A block of data:
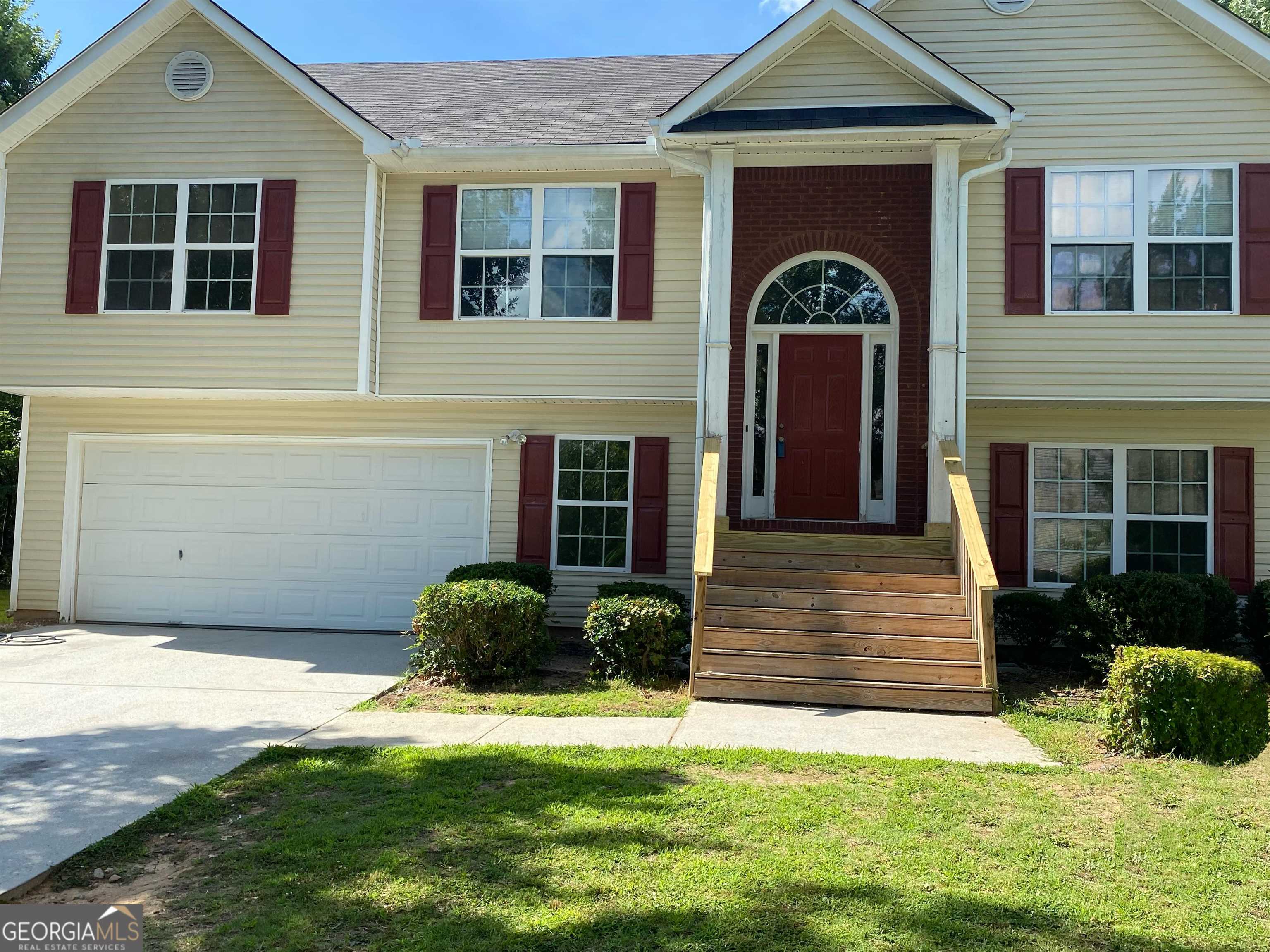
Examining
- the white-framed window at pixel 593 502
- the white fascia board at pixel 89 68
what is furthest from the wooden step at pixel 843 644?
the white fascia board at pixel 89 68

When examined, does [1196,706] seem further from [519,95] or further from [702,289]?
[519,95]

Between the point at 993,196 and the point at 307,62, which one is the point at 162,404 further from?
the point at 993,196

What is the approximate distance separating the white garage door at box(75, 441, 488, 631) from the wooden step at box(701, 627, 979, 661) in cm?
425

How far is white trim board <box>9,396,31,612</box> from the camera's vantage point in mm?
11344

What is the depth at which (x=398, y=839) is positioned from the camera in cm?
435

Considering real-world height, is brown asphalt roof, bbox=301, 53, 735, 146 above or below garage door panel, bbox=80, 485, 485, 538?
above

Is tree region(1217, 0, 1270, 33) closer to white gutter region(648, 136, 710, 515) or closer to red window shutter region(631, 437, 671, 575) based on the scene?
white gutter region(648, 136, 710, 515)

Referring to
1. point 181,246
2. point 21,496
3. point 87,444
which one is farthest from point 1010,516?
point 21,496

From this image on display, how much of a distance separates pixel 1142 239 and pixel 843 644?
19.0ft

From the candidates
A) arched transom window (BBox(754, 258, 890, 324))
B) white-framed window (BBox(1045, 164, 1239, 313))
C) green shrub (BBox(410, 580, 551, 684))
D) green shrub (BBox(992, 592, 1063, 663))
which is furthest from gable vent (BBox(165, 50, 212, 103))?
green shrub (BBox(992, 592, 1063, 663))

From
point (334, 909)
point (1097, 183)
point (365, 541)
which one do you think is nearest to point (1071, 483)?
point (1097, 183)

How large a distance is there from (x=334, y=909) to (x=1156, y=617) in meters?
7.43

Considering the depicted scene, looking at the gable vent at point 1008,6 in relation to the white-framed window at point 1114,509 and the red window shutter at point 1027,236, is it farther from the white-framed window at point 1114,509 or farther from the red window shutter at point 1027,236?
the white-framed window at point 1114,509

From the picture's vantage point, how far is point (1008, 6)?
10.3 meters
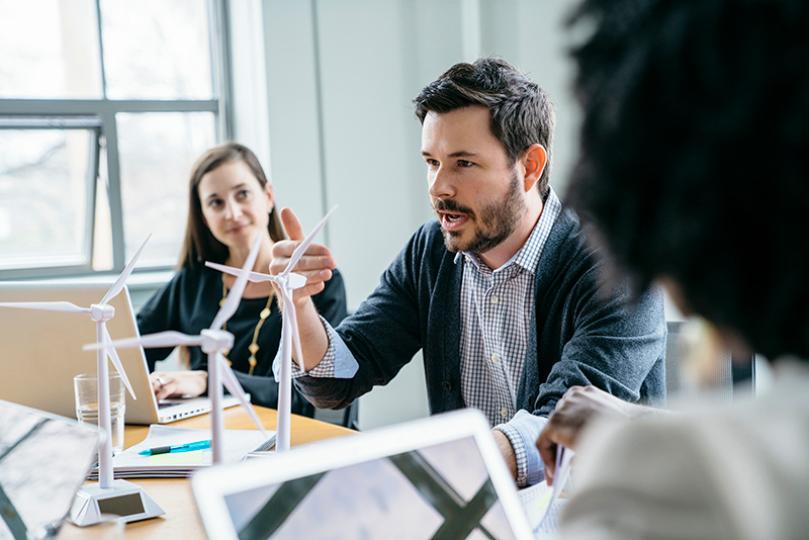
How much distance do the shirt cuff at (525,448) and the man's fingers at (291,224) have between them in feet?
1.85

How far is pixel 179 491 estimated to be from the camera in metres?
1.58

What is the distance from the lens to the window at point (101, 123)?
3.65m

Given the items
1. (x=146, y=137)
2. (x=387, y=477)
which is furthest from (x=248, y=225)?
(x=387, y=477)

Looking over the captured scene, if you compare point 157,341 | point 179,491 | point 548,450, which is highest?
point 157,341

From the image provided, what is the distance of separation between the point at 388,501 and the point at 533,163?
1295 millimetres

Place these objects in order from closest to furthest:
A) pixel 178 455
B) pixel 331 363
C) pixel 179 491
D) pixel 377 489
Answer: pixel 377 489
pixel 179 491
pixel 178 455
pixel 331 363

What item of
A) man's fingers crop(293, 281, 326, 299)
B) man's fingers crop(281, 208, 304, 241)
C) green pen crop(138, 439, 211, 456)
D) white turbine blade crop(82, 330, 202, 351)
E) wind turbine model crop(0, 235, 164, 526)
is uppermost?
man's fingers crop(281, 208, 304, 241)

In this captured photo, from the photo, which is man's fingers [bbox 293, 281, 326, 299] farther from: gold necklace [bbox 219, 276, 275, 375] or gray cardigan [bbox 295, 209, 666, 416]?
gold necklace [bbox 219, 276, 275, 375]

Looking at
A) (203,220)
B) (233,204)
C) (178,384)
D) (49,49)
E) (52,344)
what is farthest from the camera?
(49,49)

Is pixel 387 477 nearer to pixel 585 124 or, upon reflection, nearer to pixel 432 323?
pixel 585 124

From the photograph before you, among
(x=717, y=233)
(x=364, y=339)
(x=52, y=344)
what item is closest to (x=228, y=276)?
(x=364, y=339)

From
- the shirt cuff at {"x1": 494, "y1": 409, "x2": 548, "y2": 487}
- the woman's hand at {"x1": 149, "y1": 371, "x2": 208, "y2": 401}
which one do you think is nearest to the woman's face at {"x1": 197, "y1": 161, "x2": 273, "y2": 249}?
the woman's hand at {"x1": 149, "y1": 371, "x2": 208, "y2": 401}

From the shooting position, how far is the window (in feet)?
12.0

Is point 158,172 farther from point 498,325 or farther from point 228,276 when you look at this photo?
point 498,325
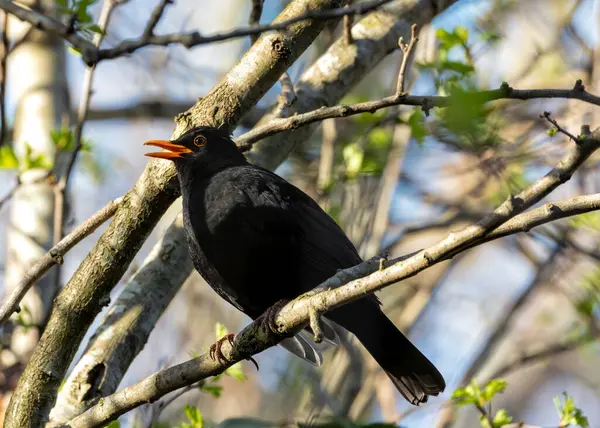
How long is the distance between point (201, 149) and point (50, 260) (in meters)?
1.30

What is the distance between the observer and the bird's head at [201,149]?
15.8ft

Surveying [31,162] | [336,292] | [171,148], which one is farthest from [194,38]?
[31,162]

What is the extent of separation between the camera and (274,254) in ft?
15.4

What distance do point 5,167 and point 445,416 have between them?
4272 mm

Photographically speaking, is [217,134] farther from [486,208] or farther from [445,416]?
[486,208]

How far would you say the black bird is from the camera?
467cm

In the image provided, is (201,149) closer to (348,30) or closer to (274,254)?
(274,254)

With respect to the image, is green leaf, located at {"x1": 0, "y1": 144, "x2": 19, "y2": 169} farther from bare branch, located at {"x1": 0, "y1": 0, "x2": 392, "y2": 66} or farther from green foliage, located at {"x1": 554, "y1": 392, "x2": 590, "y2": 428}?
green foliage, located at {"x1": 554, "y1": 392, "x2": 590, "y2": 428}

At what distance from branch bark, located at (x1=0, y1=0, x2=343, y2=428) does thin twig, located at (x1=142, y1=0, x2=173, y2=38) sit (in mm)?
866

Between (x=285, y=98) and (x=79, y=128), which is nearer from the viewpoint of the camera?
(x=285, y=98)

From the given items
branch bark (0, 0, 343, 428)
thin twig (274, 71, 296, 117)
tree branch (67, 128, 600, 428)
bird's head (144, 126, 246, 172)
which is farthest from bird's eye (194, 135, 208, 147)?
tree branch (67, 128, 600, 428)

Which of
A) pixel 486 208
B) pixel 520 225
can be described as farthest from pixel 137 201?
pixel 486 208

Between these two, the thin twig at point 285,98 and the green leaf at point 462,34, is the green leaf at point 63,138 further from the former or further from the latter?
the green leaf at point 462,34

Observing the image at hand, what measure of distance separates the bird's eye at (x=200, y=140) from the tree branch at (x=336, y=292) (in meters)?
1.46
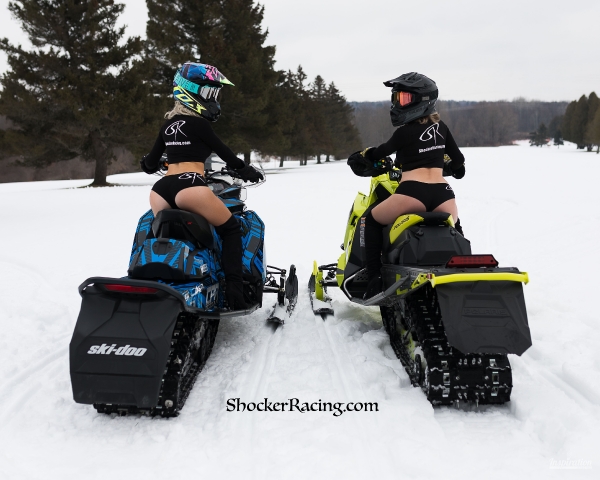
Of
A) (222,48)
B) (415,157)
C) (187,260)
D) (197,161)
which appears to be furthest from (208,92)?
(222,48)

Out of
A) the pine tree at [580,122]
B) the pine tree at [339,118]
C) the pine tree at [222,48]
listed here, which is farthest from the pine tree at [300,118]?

DIRECTIVE: Repeat the entries exactly and keep the pictures out of the copy.

OUTPUT FOR THIS EXERCISE:
Examining
- the white-framed window at pixel 593 502
- the white fascia board at pixel 89 68
what is furthest from the wooden step at pixel 843 644?
the white fascia board at pixel 89 68

When examined, does [1196,706] seem further from [519,95] or further from [702,289]?
[519,95]

Between the point at 993,196 and the point at 307,62, which one is the point at 162,404 further from?
the point at 993,196

What is the approximate distance separating the white garage door at box(75, 441, 488, 631) from the wooden step at box(701, 627, 979, 661) in cm?
425

How far is white trim board <box>9,396,31,612</box> from the camera's vantage point in mm?
11344

What is the depth at which (x=398, y=839) is positioned from the camera in cm?
435

Considering real-world height, is brown asphalt roof, bbox=301, 53, 735, 146 above or below garage door panel, bbox=80, 485, 485, 538?
above

Is tree region(1217, 0, 1270, 33) closer to white gutter region(648, 136, 710, 515) or closer to red window shutter region(631, 437, 671, 575) based on the scene?
white gutter region(648, 136, 710, 515)

Referring to
1. point 181,246
2. point 21,496
3. point 87,444
which one is farthest from point 1010,516?
point 21,496

From this image on display, how much of a distance separates pixel 1142 239 and pixel 843 644?
19.0ft

From the candidates
A) arched transom window (BBox(754, 258, 890, 324))
B) white-framed window (BBox(1045, 164, 1239, 313))
C) green shrub (BBox(410, 580, 551, 684))
D) green shrub (BBox(992, 592, 1063, 663))
which is furthest from gable vent (BBox(165, 50, 212, 103))?
green shrub (BBox(992, 592, 1063, 663))

From
point (334, 909)
point (1097, 183)
point (365, 541)
which one do you think is nearest to point (1071, 483)?
point (1097, 183)

How large a distance is there from (x=334, y=909) to (x=1156, y=617) in meters?
7.43

Considering the depicted scene, looking at the gable vent at point 1008,6 in relation to the white-framed window at point 1114,509 and the red window shutter at point 1027,236, is it farther from the white-framed window at point 1114,509 or farther from the red window shutter at point 1027,236?
the white-framed window at point 1114,509

From the picture's vantage point, how far is point (1008, 6)?
10.3 meters
How much distance do the shirt cuff at (525,448) and the man's fingers at (291,224) have between them in feet?
1.85

How far is pixel 179 491 estimated to be from the camera in metres?
1.58

What is the distance from the lens to the window at point (101, 123)?
3.65m

Given the items
1. (x=146, y=137)
2. (x=387, y=477)
which is furthest from (x=248, y=225)?
(x=387, y=477)

Looking over the captured scene, if you compare point 157,341 | point 179,491 | point 548,450, which is highest?
point 157,341

From the image provided, what is the distance of separation between the point at 388,501 and the point at 533,163?
1295 millimetres

Place these objects in order from closest to furthest:
A) pixel 178 455
B) pixel 331 363
C) pixel 179 491
D) pixel 377 489
Answer: pixel 377 489
pixel 179 491
pixel 178 455
pixel 331 363

What item of
A) man's fingers crop(293, 281, 326, 299)
B) man's fingers crop(281, 208, 304, 241)
C) green pen crop(138, 439, 211, 456)
D) white turbine blade crop(82, 330, 202, 351)
E) wind turbine model crop(0, 235, 164, 526)
is uppermost?
man's fingers crop(281, 208, 304, 241)

In this captured photo, from the photo, which is man's fingers [bbox 293, 281, 326, 299] farther from: gold necklace [bbox 219, 276, 275, 375] or gray cardigan [bbox 295, 209, 666, 416]?
gold necklace [bbox 219, 276, 275, 375]

Looking at
A) (203,220)
B) (233,204)
C) (178,384)
D) (49,49)
E) (52,344)
what is farthest from the camera?
(49,49)

Is pixel 387 477 nearer to pixel 585 124 or, upon reflection, nearer to pixel 432 323?
pixel 585 124

From the photograph before you, among
(x=717, y=233)
(x=364, y=339)
(x=52, y=344)
what item is closest to (x=228, y=276)?
(x=364, y=339)

From
- the shirt cuff at {"x1": 494, "y1": 409, "x2": 548, "y2": 487}
- the woman's hand at {"x1": 149, "y1": 371, "x2": 208, "y2": 401}
which one do you think is nearest to the woman's face at {"x1": 197, "y1": 161, "x2": 273, "y2": 249}?
the woman's hand at {"x1": 149, "y1": 371, "x2": 208, "y2": 401}

From the shooting position, how far is the window (in feet)?
12.0

Is point 158,172 farther from point 498,325 or farther from point 228,276 when you look at this photo?
point 498,325
How long is the distance between point (201, 149) and point (50, 260) (in meters)?
1.30

What is the distance between the observer and the bird's head at [201,149]?
15.8ft

Surveying [31,162] | [336,292] | [171,148], which one is farthest from [194,38]?
[31,162]

What is the extent of separation between the camera and (274,254) in ft?
15.4

What distance do point 5,167 and point 445,416 have between them?
4272 mm

Photographically speaking, is [217,134] farther from [486,208] or farther from [445,416]?
[486,208]

How far would you say the black bird is from the camera?
467cm

In the image provided, is (201,149) closer to (348,30) or closer to (274,254)?
(274,254)

With respect to the image, is green leaf, located at {"x1": 0, "y1": 144, "x2": 19, "y2": 169} farther from bare branch, located at {"x1": 0, "y1": 0, "x2": 392, "y2": 66} or farther from green foliage, located at {"x1": 554, "y1": 392, "x2": 590, "y2": 428}?
green foliage, located at {"x1": 554, "y1": 392, "x2": 590, "y2": 428}

At what distance from branch bark, located at (x1=0, y1=0, x2=343, y2=428) does thin twig, located at (x1=142, y1=0, x2=173, y2=38) sit (in mm)?
866

Between (x=285, y=98) and (x=79, y=128), which is nearer from the viewpoint of the camera?
(x=285, y=98)

From the given items
branch bark (0, 0, 343, 428)
thin twig (274, 71, 296, 117)
tree branch (67, 128, 600, 428)
bird's head (144, 126, 246, 172)
which is farthest from bird's eye (194, 135, 208, 147)?
tree branch (67, 128, 600, 428)

Which of
A) pixel 486 208
B) pixel 520 225
can be described as farthest from pixel 137 201?
pixel 486 208

Between these two, the thin twig at point 285,98 and the green leaf at point 462,34, is the green leaf at point 63,138 further from the former or further from the latter?
the green leaf at point 462,34

Observing the image at hand, what measure of distance separates the bird's eye at (x=200, y=140) from the tree branch at (x=336, y=292) (in meters)?
1.46
Of
A) (222,48)
B) (415,157)
C) (187,260)
D) (197,161)
which appears to be furthest from (208,92)?
(222,48)

Out of
A) the pine tree at [580,122]
B) the pine tree at [339,118]
C) the pine tree at [222,48]
listed here, which is farthest from the pine tree at [300,118]?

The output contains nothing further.